◆ **Required action A**:
Using the article on recycling hotel soap, answer each question with a short factual reply:
(i) How many hotel rooms across the United States does Seipler cite?
(ii) From how many Orlando hotels does Clean the World collect soap?
(iii) What equipment is used to remove impurities from the collected bars?
◆ **Required action B**: Carry on the article about recycling hotel soap for Haiti, starting right after its final paragraph.

◆ **Provided text**:
Little Soaps Satisfy Big Demand in Haiti
With all this worry over the H1N1 flu virus, there's a lot of talk about hygiene. Even President Obama has urged us to wash our hands. But this simple act is a global problem when one in five people live without clean water, and 5 percent live without adequate sanitation.
It's too often the case in Haiti where a worldly offering sets off a scramble. It's not for free food or medicine but soap.
Precious here, the handouts would've been trash in the United States if not for Shawn Seipler.
"I thought there would be anxiety or desperation for it, but not nearly to the degree I just saw," Seipler told CBS News Correspondent Seth Doane.
This mission to Haiti was born almost a year ago, when Seipler and his colleague Paul Till were salesmen sporting six-figure salaries.
They got to wondering about those little bars of hotel soap, which most of us use just once.
"There are 4.6 million hotel rooms across the United States," Seipler said. "We started doing the math and figured that's a lot of soap that's being tossed out."
He estimates that's 1.5 million bars hitting American landfills every day, a number so staggering it inspired them to quit their jobs and launch a non-profit called Clean the World.
They collect soap from 80 Orlando, Fla., hotels, use restaurant steamers to remove impurities and repackage the bars for shipment. Most hotels jumped right on board.
"We had this 900 room hotel that needed a place to put its slightly used amenities," said Marshall Kelberman, director of the rooms department for Orlando's Peabody Hotel. "It just felt like it was a match made in heaven."
It's a shoestring operation with an ambitious goal.
"Yes, it's about recycling," Seipler said. "It's about preventing landfill waste … but it's also about taking those items … and handing them to people who are dying because they don't have soap."

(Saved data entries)
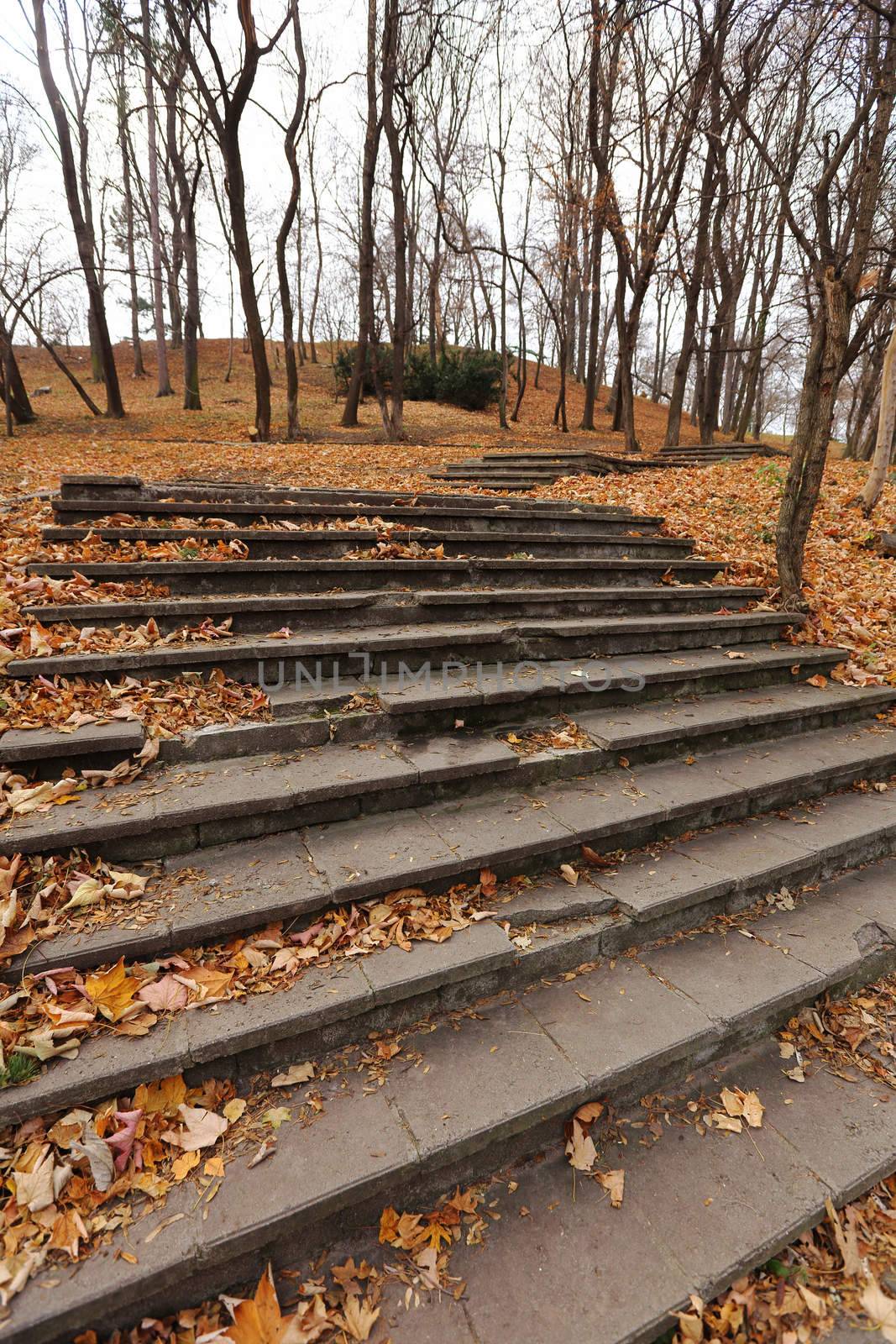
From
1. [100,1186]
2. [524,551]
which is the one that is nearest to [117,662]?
[100,1186]

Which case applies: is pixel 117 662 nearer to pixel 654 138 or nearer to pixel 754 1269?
pixel 754 1269

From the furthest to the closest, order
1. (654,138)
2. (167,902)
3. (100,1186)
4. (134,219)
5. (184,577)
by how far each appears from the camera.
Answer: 1. (134,219)
2. (654,138)
3. (184,577)
4. (167,902)
5. (100,1186)

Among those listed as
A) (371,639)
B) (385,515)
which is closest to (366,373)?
(385,515)

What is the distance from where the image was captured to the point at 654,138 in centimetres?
1312

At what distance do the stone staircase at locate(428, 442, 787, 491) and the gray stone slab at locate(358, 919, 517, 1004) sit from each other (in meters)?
5.48

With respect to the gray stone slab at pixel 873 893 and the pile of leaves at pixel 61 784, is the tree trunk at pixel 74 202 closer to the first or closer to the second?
the pile of leaves at pixel 61 784

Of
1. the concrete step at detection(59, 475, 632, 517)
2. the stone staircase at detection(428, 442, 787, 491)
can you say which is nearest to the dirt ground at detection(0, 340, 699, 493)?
the stone staircase at detection(428, 442, 787, 491)

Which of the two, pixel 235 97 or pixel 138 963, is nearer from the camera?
pixel 138 963

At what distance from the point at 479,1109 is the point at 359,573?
9.08 feet

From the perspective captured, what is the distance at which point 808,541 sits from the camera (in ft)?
20.1

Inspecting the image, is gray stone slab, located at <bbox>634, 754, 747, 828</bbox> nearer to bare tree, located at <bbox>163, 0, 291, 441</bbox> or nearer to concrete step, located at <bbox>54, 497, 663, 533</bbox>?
concrete step, located at <bbox>54, 497, 663, 533</bbox>

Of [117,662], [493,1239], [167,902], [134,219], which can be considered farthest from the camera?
[134,219]

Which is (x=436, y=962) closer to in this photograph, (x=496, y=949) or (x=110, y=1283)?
(x=496, y=949)

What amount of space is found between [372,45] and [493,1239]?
1728 cm
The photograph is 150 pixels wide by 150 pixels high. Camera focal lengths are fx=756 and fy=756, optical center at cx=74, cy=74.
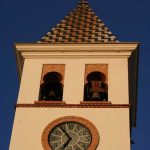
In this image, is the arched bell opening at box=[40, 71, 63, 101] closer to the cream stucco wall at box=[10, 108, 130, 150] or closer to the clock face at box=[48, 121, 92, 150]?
the cream stucco wall at box=[10, 108, 130, 150]

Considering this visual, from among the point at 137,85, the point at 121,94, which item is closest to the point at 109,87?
the point at 121,94

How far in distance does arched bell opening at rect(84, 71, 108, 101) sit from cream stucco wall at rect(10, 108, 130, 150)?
2.89 feet

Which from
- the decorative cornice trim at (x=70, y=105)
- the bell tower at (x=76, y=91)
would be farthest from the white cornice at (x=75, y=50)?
the decorative cornice trim at (x=70, y=105)

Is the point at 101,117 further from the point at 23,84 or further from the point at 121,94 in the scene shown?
the point at 23,84

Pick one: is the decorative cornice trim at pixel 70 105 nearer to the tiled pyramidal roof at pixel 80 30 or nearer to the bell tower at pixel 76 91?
the bell tower at pixel 76 91

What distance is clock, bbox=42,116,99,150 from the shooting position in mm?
25266

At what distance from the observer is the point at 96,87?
27672mm

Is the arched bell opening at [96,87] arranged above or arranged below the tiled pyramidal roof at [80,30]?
below

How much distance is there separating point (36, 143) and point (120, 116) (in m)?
3.10

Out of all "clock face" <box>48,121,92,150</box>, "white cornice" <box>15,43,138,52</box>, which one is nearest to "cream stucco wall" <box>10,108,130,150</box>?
"clock face" <box>48,121,92,150</box>

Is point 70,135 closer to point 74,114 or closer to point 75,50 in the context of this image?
point 74,114

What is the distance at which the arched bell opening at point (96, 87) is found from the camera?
27.3 metres

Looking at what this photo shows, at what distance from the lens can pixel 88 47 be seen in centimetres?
2870

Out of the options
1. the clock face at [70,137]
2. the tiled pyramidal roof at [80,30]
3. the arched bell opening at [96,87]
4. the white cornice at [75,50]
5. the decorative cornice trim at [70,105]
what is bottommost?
the clock face at [70,137]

◆ **Expected output A**:
(i) 4.6 million
(ii) 80
(iii) Restaurant steamers

◆ **Expected output B**:
In Haiti, the poorest country in the Western Hemisphere, disease spreads easily.
Garbage clogs gutters, fills rivers and seems to suffocate life.
Worldwide, 2 million people die every year from diarrhea, often caused by poor sanitation. Most are under the age of five, 8,000 children in Haiti alone.
Studies suggest simple hand washing could cut those deaths by up to 30 percent. But that's not as simple as it sounds.
In a market in Cap-Haitien, a woman sells soap for a little less than a dollar a bar, which doesn't sound like much, but you've got to consider that three-quarters of Haiti's population lives on less than $2 a day.
Some students here may sing about soap, but their school's headmaster says those lessons are often lost at home.
"Because it's just too expensive?" Doane asked headmaster Jayce Dortelus.
"It is; they can't afford it," Dortelus said.
So far, Clean the World has distributed 60,000 bars.
While it's only a dent, it's had a big impact on Seipler's spirit.
"It was crystal clear," Seipler said while tapping his head. "But it wasn't until we came here until it really got into the heart."
Hope by the handful in a place where just a sliver is reason to cheer.